The company also said it expects revenue in a range of $181.5 billion to $188.5 billion in the fourth quarter. Analysts had forecast $186.36 billion in revenue for the quarter. Meanwhile, Amazon said operating income is expected to be between $16.0 billion and $20.0 billion during the fourth quarter. Wall Street had projected $17.49 billion.
In the third quarter, Amazon posted earnings per share of $1.43 on revenue of $158.9 billion. Analysts had expected earnings per share of $1.16 on revenue of $157.29 billion. Meanwhile, Amazon's closely tracked Amazon Web Services unit tallied revenue of $27.45 billion in the quarter, roughly in line with Wall Street's projections.
"You've got the ingredients you needed for the stock to go up," Arun Sundaram, CFRA senior equity research analyst, told Yahoo Finance.
Sundaram pointed to Amazon's 11% operating margin, which came in above Wall Street's expectations for 9.34%, as another key driver of the stock's move higher after hours. Arun noted that Amazon is able to pull on other levers in its business, like its e-commerce unit or advertising, to help grow margins while it spends on AI.
Amazon's earnings follow a volatile few trading sessions for Big Tech companies amid other earnings reports as AI spending, and how each company is managing it, has been in particular focus. Alphabet (GOOGL,GOOG) exceeded expectations on the top and bottom lines and posted impressive gains in its cloud and advertising segments, business lines that compete with Amazon.
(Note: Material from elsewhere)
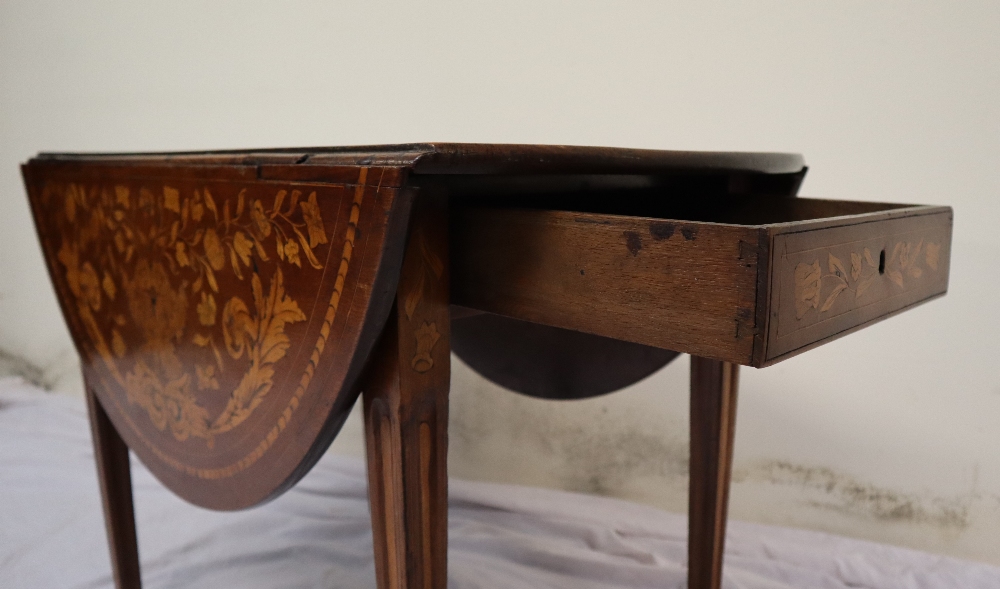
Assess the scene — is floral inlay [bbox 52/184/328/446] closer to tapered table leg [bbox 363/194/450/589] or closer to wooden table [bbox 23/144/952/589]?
wooden table [bbox 23/144/952/589]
Meanwhile, Microsoft and Meta (META) had tougher going. The stocks of both tech giants fell during trading Thursday as investors were spooked by an increase in AI spending, despite both companies beating expectations after the bell on Wednesday. Meta notably said the company expects significant capital expenditure growth in 2025. On Thursday night, Amazon said it expects to spend $75 billion in capital expenditures in 2024 and CEO Andy Jassy said the company expects to spend "more than that" in 2025. In 2023, Amazon's capital expenditures were $48.4 billion. Jassy said the increased spending is driven by generative AI, which he described as "maybe once-in-a-lifetime type of opportunity."
"The faster we grow demand, the faster we have to invest capital in data centers and networking gear and hardware," Jassy said on the earnings call when explaining why capex spending continues to grow. "And of course, in the hardware of AI, the accelerators or the chips are more expensive than the CPU hardware. And so we invest in all that up front, in advance of when we can monetize it with customers using the resources."